• [Check your understanding]:
[A] In the patent text on power flow control, what is the second converter of the known arrangement usually called?
[B] Write the next part of the patent text on power flow control, starting right after its final sentence.

• [Extracted text]:
- - -

CROSS-REFERENCE TO RELATED APPLICATION

This application claims the priority, under 35 U.S.C. § 119, of European Patent Application EP 19193436, filed Aug. 23, 2019; the prior application is herewith incorporated by reference in its entirety.

BACKGROUND OF THE INVENTION

Field of the Invention

The invention relates to an arrangement for controlling a power flow in an AC voltage grid including a converter arrangement having a first converter and a second converter, wherein the converters are connectable to one another on the DC voltage side through a DC voltage link and are each connectable to the AC voltage grid on the AC voltage side. During the operation of the arrangement, the converters are correspondingly connected to the AC voltage grid.

Such an arrangement can be used in particular for power flow control in electrical three-phase grids or supply networks. It is often referred to as a Universal Power Flow Controller (UPFC). One UPFC is known for example from the paper “Comprehensive Power Flow Analyses and Novel Feedforward Coordination Control Strategy for MMC-based UPFC” by Liu et al., in Energies 2019. The first converter of the known arrangement is usually referred to as a parallel converter, and the second converter as a series converter.

If grid short circuits occur in the AC voltage grid, then a grid short-circuit current develops which significantly exceeds the current-carrying capacity of the series converter. In order to avoid damage, in the case of the known arrangement, a short-circuiting unit composed of power semiconductors capable of being turned on, for example antiparallel-connected thyristors, is connected between the series converter and the AC voltage grid. In order to trigger the short-circuiting unit of the known arrangement, the series converter must first build up a required initial voltage. Depending on the construction of the series converter, an uncontrolled build-up of voltage at or in the series converter can occur in that case, which can result in damage to the series converter.

BRIEF SUMMARY OF THE INVENTION

It is accordingly an object of the invention to provide an arrangement for regulating a power flow in an AC voltage grid and a method for protecting the arrangement, which overcome the hereinafore-mentioned disadvantages of the heretofore-known devices and methods of this general type and which are as cost-effective and reliable as possible during operation.

With the foregoing and other objects in view there is provided, in accordance with the invention, an arrangement for controlling a power flow in an AC voltage grid, comprising a converter arrangement having a first converter and a second converter, the converters being connectable to one another on the DC voltage side through a DC voltage link and each converter being connectable to the AC voltage grid on the AC voltage side, a switching branch provided in the DC voltage link in parallel with the converters, and at least one controllable switching element provided in the switching branch.

- - -

• [Data section]:
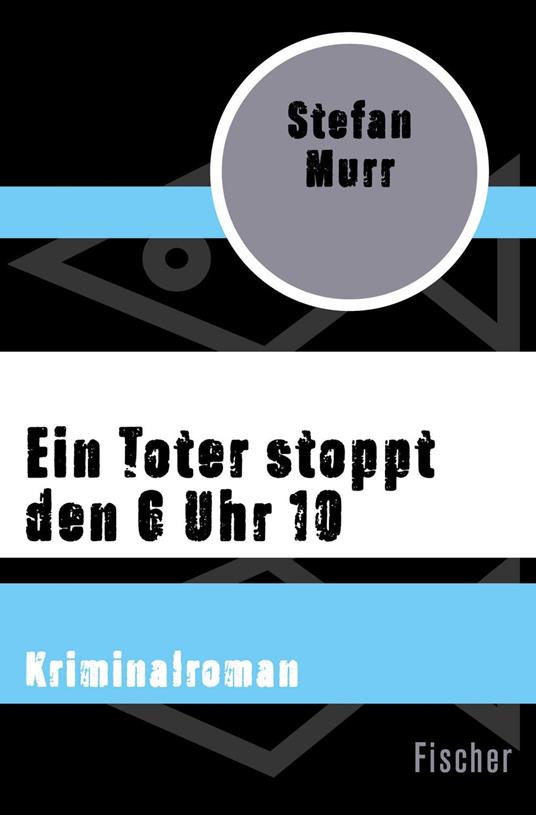 Ein Toter stoppt den 6 Uhr 10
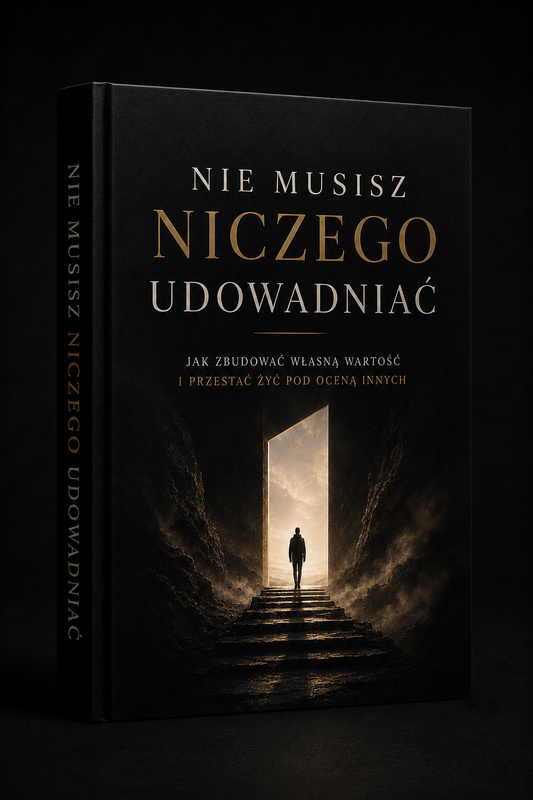 NIE MUSISZ NICZEGO UDOWADNIAĆ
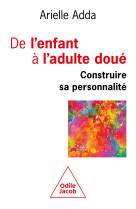 De l'enfant à l'adulte doué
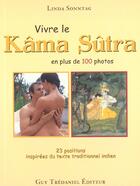 Couverture du livre « Vivre le kama sutra » de Linda Sonntag aux éditions Guy Trédaniel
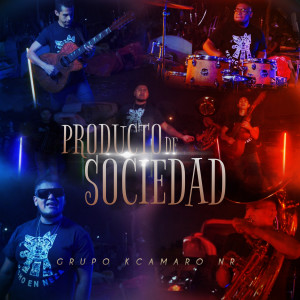 收聽Grupo Kcamaro NR的Producto de Sociedad歌詞歌曲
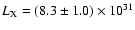 $L_{\rm X} = (8.3\pm 1.0) \times 10^{31}$
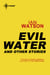 Evil Water: And Other Stories - And Other Stories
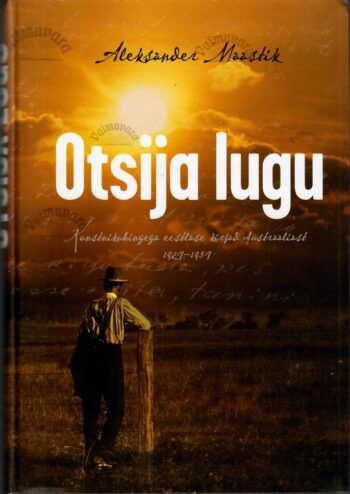 Otsija lugu - Aleksander Maastik Otsija lugu - Aleksander Maastik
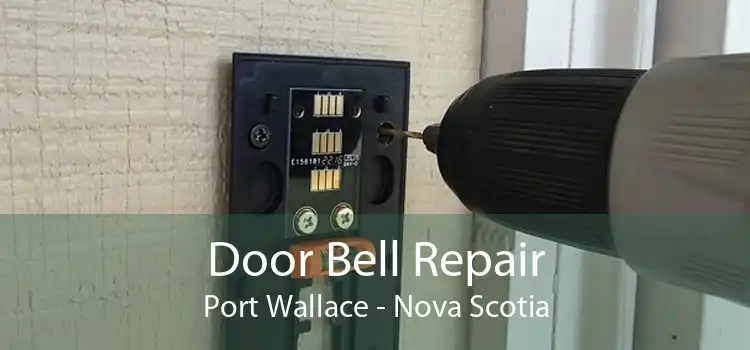 Door Bell Repair Port Wallace - Nova Scotia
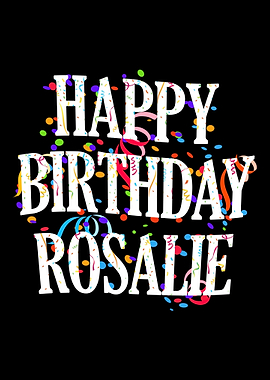 Happy Birthday Rosalie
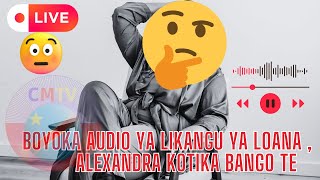 B´AUDIOS YA LIKANGU YA LOANNE EBIMI  ALEXANDRA MAKILA MAKSI KOTIKA BANGO TE [upl. by Nyllek]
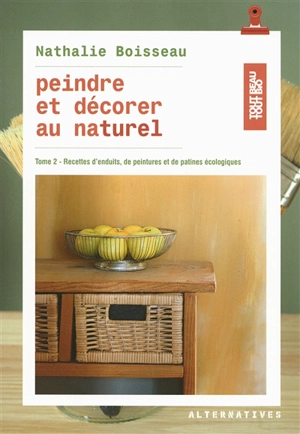 Peindre et décorer au naturel. Vol. 2. Recettes d'enduits, de peintures et de patines écologiques - Nathalie Boisseau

- - -

• [Task-by-task outputs]:
[A] It is usually called a series converter.

[B]
The switching branch connects the two DC voltage poles of the DC voltage link, in such a way that the voltage link can discharge through the at least one switching element in the case of a fault. One advantage of the arrangement according to the invention is that the switching branch can replace the short-circuiting unit described above. Upon the occurrence of an overcurrent, or as soon as such an overcurrent is identified in the arrangement, the at least one switching element can be triggered. A DC voltage is always present in the voltage link, so that the switching element can be triggered reliably at any time. Furthermore, a cost advantage results from the fact that the number of switching elements (for example thyristors) in the switching branch can be reduced by comparison with the short-circuiting unit described above, depending on the application. Moreover, a particularly compact embodiment is conceivable in this case. The structure of the second converter is suitably chosen in such a way that its rated current corresponds to the rated current of the AC voltage grid.

The at least one switching element is suitably configured for switching currents above 1 kA, preferably above 5 kA, within less than 10 ms, preferably less than 5 ms. The structure of the switching element for high currents is advantageous because, as shown by the Applicant's own investigations, the short-circuit current can rise to ten times the rated current. According to the Applicant's own investigations, these high currents have to be switched appropriately rapidly in order to be able to avoid damage to the arrangement or the overdesign thereof. The switching element(s) suitably has/have a forward direction corresponding to the current direction of the short-circuit current in the switching branch.

The at least one switching element can for example be a semiconductor switch, in particular a power semiconductor switch. One switching element that is simple in terms of construction and control and can satisfy the requirements is a thyristor, for example. Further examples are IGBTs, IGCTs or the like configured appropriately for the required current-carrying capacity. These have the advantage, in particular, that they are not only able to be turned on, but also able to be turned off.

Expediently, a multiplicity of switching elements, preferably of identical type, connected to one another in a series circuit, are provided in the switching branch. The number of switching elements is able to be chosen as desired, in principle, and can be adapted to the respective application. The switching elements are controllable, in that their control terminals are suitably connected to a common control device that can communicate corresponding drive signals to the switching elements. The blocking capability in the switching branch can advantageously be increased by the use of a plurality of switching elements.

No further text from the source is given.